Rick Reuben wrote:Cassette walkmans are much less destructive to human attention spans than .mp3 boxes, because the cassette plays you the songs just like vinyl does, in the order that the artist intended, at the proper pace. iPods give you the option to jump all over the place, 10 secs of one song, a minute of another, the iPod wheel much like the comfortable TV remote. the iPod wheel encourages you to make snap judgements on music just like the TV remote lets you scan from channel to channel like a zombie. It trains you to have a shorter attention span.
This assumes everyone using a Walkman recorded cassettes that included albums in their entirety and didn't make mixtapes, which I know I did a lot, as did many of my friends. It also assumes people never used the rewind or fast-forward keys, which (again) I know I did quite frequently -- these functions are a lot easier to work with on a iPod, but they certainly had their precedent in the earlier technology.
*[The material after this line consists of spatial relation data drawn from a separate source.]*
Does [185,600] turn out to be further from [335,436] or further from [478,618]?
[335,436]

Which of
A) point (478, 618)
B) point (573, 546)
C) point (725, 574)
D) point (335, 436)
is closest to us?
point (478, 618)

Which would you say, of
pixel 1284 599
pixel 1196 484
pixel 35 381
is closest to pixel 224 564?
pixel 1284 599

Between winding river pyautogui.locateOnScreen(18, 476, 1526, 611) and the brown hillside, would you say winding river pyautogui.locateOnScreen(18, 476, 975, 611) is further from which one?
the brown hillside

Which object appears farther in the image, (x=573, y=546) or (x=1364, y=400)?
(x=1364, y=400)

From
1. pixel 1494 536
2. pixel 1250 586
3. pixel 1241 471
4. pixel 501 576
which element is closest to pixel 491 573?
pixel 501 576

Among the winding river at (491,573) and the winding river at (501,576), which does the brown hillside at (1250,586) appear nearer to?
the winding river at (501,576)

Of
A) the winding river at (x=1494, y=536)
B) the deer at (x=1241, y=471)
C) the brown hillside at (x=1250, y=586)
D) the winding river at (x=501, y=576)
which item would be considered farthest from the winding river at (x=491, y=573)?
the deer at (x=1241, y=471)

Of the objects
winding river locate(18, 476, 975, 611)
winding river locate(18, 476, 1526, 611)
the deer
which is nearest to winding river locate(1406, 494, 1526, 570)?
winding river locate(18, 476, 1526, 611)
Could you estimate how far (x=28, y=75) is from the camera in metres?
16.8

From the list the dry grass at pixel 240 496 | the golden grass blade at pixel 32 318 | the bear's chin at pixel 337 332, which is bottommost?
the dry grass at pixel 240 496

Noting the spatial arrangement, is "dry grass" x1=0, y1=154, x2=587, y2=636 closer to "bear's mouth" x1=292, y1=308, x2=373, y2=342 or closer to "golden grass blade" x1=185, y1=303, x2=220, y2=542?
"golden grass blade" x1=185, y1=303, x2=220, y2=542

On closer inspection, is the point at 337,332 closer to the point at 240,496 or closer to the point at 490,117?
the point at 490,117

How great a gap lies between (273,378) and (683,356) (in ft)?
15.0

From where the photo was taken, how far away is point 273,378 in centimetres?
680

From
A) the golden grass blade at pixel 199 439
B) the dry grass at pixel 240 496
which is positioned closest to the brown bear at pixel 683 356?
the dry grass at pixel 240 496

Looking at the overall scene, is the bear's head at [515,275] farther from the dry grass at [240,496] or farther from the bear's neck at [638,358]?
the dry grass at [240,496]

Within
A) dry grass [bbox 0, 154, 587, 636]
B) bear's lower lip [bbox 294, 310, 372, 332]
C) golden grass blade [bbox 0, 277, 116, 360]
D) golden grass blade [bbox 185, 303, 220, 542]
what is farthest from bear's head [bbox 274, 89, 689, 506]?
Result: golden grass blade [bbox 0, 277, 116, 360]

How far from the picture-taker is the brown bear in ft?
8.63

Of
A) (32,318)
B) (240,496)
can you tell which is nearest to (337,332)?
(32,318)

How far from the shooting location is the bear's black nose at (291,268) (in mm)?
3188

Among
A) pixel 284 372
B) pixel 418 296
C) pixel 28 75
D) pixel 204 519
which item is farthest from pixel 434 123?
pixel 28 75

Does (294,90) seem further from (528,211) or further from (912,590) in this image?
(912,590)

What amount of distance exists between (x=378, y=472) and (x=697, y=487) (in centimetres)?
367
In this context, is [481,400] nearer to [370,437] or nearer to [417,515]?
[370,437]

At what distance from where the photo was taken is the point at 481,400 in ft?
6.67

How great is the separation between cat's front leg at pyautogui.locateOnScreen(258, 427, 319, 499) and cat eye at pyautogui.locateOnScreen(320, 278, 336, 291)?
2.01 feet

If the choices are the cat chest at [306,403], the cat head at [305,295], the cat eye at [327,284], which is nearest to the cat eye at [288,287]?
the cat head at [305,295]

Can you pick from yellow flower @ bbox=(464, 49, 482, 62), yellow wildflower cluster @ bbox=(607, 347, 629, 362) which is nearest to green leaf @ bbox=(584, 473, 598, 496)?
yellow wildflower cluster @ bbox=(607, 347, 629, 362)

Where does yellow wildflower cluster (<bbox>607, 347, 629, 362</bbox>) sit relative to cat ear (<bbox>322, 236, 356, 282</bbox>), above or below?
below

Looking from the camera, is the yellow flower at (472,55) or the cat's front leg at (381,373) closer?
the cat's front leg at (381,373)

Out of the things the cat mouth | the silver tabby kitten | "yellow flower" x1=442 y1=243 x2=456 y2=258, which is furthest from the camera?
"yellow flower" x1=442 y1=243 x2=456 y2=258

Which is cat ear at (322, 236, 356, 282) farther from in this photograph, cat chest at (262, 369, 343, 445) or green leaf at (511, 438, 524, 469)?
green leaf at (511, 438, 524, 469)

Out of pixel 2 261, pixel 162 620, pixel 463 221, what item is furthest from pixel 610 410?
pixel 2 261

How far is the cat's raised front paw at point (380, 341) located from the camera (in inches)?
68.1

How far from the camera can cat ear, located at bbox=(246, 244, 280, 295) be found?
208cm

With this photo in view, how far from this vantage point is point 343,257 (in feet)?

It bothers me greatly that we are living in an increasingly post-literate society, but I think a widespread disrespect towards the written word has far more to do with this problem than digital audio technology. The fact that literally millions of kids line up to read Harry Potter novels suggests to me that there is still an audience for a good solid book in our hyperactive society, but it has to be made into a pop culture phenomenon in order for anyone to be interested. That's a far bigger problem than kids wanting to skip tunes on the crappy My Chemical Romance albums they've downloaded (and personally I'd say skipping through that stuff is a rare sign of taste and intelligence on their part).